5. Het gerecht ziet aanleiding om verweerder wederom op te dragen om alsnog een beslissing op het bezwaar van verzoeker te nemen binnen een termijn van twee maanden na dagtekening van deze uitspraak, wederom onder het opleggen van een dwangsom.

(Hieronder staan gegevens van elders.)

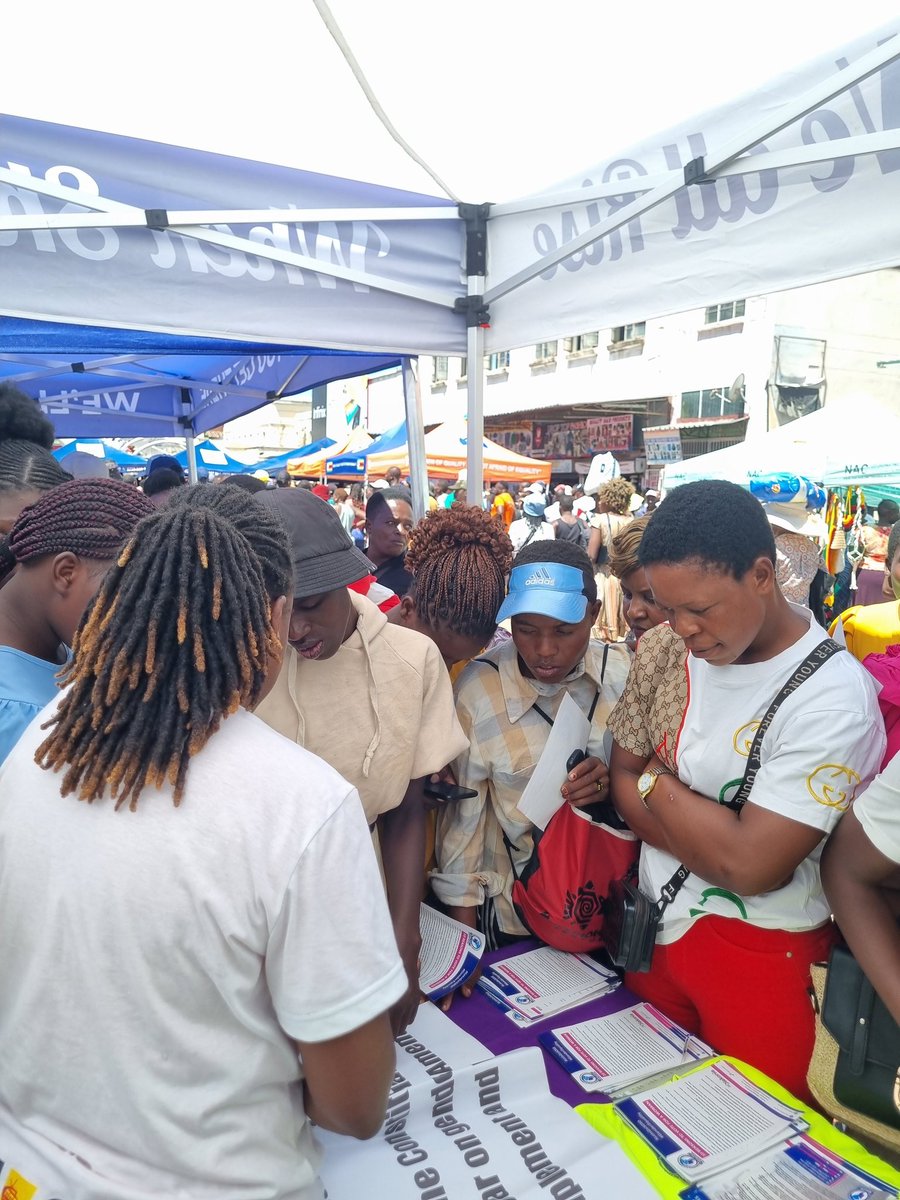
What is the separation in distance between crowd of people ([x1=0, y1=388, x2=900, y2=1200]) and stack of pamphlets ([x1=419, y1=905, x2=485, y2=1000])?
0.09 m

6. Voor een proceskostenveroordeling bestaat geen wettelijke grondslag.

BESLISSING

De rechter in dit gerecht:
- bepaalt dat verweerder binnen twee maanden na dagtekening van deze uitspraak alsnog een beslissing dient te nemen op het bezwaar van 21 april 2020 van verzoeker;
- bepaalt dat verweerder een dwangsom aan verzoeker verbeurt van Afl. 500,- voor elke dag dat hij in gebreke blijft om na bovengenoemde termijn van twee maanden een beslissing op bezwaar te nemen, met een maximum van Afl. 35.000,-.
Deze beslissing is gegeven door mr. W.C.E. Winfield, rechter in dit gerecht, en werd uitgesproken ter openbare terechtzitting van 6 maart 2024 in aanwezigheid van de griffier.
Tegen deze uitspraak staat geen rechtsmiddel open.